▸ **SUPPLIED TEXT**
The new drug, christened Benzedrine, was initially marketed as a miracle cure, "used to treat obesity, epilepsy, schizophrenia, cerebral palsy, hypertension, 'irritable colon,' 'caffeine mania,' and even hiccups." By the 1950s, variations on its chemical theme included Dexedrine, whose "gentle stimulation will provide the patient with a new cheerfulness, optimism, and feeling of well-being"; Norodin, "useful in reducing the desire for food"; Desoxyn, for "When she's ushered by temptation"; and Syndrox, "For the patient who is all flesh and no will power."

All these testimonials originated in medical journals, and the drugs were targeted at women, mostly as "pick-me-ups" and diet aids. But even prior to the 1950s, amphetamine and methamphetamine had begun to leave their mark upon the American heartland. During World War II, factories at the San Diego naval base provided troops overseas with Benzedrine. Owen claims "GIs consumed an estimated 200 million pills," causing untold numbers of soldiers to return stateside with an amphetamine habit.

After the war, some former servicemen took jobs in Southern California's defense plants, where amphetamines' "ability to make boring and repetitive mechanical work seem fascinating and meaningful" no doubt came in handy. The San Diego area was also the 1948 birthplace of the Hell's Angels, whose later habit of transporting illegally manufactured methamphetamine in the crankshaft of their bikes gave the drug its street name, crank.

Owen, a British journalist and the author of "Clubland," an account of the designer drug Special K, does a mostly deft job of juggling the myriad elements of crank's sordid history, including its impact upon our legal, chemical, cultural and even religious landscape. "No Speed Limit" has sometimes jarring shifts in chronology and mood, as Owen jaunts from the drug's late-19th century origins as a plant compound to its current vogue as a signifier for white trash, as well as its privileged spot in the early-21st century Index of Truly Bad Shit.

Owen points out that neither of these contemporary impressions of crank is unassailable. Meth has cut across class lines as both "mother's little helper" and a frighteningly powerful libido enhancer adopted by the gay club scene in the 1990s. Statistical evidence suggests it is nowhere near as prevalent as for other highly addictive substances.

▸ **EXPLORE THE MATERIAL**
- 1) According to the passage on the history of speed, in what year and area were the Hell's Angels founded?
- 2) Continue the passage on the history of speed from its last sentence.

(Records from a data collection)
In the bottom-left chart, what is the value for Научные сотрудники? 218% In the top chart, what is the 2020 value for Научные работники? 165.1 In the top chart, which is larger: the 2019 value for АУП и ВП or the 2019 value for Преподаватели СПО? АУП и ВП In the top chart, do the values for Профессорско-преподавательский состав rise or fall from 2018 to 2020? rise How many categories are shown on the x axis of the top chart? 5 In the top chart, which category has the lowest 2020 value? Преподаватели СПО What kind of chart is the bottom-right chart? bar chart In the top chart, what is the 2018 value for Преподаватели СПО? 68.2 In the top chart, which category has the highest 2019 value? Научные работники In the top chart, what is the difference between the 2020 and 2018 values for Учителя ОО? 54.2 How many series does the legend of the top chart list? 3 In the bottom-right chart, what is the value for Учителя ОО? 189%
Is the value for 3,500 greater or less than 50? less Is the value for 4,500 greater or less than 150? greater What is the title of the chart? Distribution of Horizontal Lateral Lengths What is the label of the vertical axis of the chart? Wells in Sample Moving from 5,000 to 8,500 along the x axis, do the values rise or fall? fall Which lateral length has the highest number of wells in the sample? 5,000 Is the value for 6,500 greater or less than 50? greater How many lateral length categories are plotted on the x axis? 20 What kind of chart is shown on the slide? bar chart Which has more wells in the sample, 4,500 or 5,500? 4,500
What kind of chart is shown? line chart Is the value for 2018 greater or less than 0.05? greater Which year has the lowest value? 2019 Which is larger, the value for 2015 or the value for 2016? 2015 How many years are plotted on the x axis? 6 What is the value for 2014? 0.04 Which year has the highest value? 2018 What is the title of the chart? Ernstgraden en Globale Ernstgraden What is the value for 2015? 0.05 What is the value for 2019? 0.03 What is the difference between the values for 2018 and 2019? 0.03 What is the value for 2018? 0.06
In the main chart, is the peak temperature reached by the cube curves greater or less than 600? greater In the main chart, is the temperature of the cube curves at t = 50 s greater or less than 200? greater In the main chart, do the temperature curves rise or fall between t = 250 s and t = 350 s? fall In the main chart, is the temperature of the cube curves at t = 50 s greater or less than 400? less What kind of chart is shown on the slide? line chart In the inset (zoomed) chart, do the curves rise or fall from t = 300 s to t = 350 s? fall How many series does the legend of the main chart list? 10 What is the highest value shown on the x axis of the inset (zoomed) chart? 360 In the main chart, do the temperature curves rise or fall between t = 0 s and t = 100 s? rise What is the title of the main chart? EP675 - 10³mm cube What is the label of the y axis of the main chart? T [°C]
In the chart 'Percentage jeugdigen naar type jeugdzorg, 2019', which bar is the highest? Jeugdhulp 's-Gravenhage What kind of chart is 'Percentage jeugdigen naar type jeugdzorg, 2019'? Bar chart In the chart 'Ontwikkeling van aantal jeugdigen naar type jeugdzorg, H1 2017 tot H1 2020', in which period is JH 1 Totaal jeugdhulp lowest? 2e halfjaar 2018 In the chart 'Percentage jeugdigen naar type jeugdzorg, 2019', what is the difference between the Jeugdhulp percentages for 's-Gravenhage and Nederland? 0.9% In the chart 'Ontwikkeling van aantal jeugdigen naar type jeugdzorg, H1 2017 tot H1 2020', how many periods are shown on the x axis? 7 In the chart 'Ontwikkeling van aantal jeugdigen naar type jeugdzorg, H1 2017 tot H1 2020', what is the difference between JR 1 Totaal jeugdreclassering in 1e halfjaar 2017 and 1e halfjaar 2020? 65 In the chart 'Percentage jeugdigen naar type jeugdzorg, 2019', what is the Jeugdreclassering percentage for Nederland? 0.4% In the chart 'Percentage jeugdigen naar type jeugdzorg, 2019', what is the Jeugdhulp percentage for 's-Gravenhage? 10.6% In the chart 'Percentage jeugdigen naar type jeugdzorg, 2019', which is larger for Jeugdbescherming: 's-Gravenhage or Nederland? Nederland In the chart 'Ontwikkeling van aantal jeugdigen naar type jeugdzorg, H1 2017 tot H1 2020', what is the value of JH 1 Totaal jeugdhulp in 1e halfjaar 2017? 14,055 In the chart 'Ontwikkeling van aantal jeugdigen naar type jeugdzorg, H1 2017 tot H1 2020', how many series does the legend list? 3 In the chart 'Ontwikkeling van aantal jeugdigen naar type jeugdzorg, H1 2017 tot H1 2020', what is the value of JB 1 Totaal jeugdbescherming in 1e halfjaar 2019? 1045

▸ **RESULTS IN ORDER**
- 1) In 1948, in the San Diego area.

- 2)
In 2005 the Substance Abuse and Mental Health Services Administration's National Survey on Drug Use and Health (doomed to be a flawed sampling, as drug users often lie about their habits) estimated that 10.4 million Americans over the age of 12 had tried meth, with 512,000 classified as regular users. Still, that's a mere drop in the syringe when compared to 59.9 million regular tobacco users, and 121 million regular drinkers.

But whatever their costs in health and lost productivity, tobacco and alcohol are legal drugs, whereas meth is an illicit industry that now turns hundreds of millions of dollars in profit, most of it for Mexican drug cartels. Owen shows us the human face of meth abuse -- not surprisingly, an ugly one it is. A child watches her mother strip the heads off matches so she can soak them in acetone to extract phosphorous, one component in home meth manufacture. Vacant-eyed men obsessively masturbate to online porn, and toddlers sleep on the floor of their daycare center, next to a room where meth is being cooked. (Readers who want even more livid images can go to this site started by the Multnomah County Sheriff's Office in Oregon, where Deputy Bret King has assembled before-and-after mug shots of meth users in the county detention center.)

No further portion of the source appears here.